| Условие задачи |
Пожалуйста, перепишите часть записей, которая открывается строкой с "Which of these" и завершается строкой с "Answer: point (80, 141), point", заменив "camera" на "lens". Всё остальное в этих строках оставьте без изменений.

| Исходные записи |
=-=-=-=-=
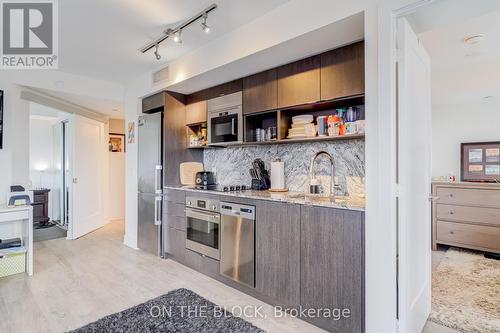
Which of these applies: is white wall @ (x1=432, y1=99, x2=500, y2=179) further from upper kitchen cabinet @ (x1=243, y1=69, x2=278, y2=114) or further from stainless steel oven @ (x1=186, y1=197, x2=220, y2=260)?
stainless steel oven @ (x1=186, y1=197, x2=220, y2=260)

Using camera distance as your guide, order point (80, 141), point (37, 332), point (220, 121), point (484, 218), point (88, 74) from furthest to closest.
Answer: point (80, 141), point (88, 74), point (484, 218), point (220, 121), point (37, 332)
=-=-=-=-=
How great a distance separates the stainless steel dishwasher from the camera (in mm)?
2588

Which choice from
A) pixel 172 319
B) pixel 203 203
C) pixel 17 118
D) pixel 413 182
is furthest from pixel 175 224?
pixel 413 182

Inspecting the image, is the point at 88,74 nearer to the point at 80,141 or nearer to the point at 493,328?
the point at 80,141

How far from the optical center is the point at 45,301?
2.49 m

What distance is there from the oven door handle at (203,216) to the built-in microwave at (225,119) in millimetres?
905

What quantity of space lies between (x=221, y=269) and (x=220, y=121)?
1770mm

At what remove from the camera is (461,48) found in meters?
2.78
=-=-=-=-=
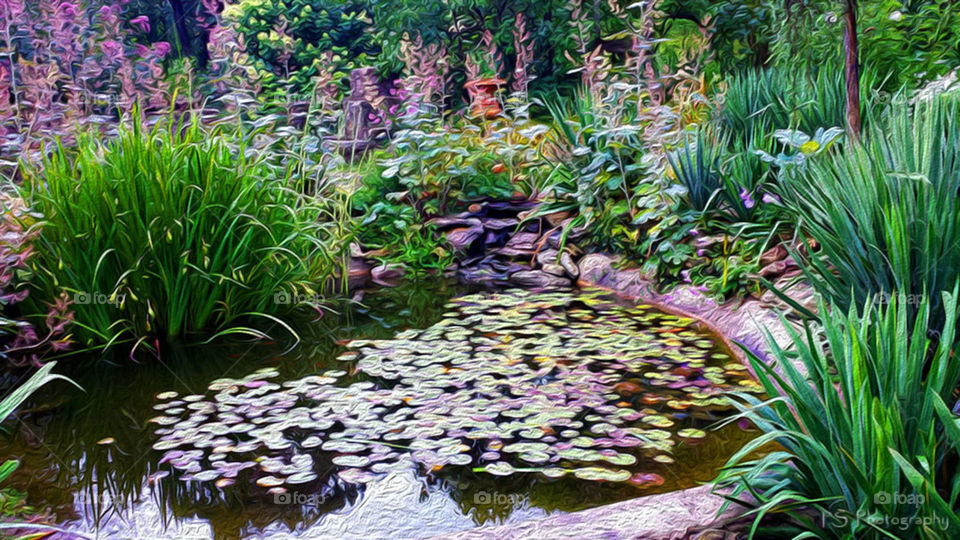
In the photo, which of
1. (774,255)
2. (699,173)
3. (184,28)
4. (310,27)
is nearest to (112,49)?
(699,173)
=-=-=-=-=
| Правильный ответ |
Which of these applies: is white wall @ (x1=432, y1=99, x2=500, y2=179) further from upper kitchen cabinet @ (x1=243, y1=69, x2=278, y2=114) or further from stainless steel oven @ (x1=186, y1=197, x2=220, y2=260)?
stainless steel oven @ (x1=186, y1=197, x2=220, y2=260)

Using lens distance as your guide, order point (80, 141), point (37, 332), point (220, 121), point (484, 218), point (88, 74) from furthest to closest.
Answer: point (80, 141), point (88, 74), point (484, 218), point (220, 121), point (37, 332)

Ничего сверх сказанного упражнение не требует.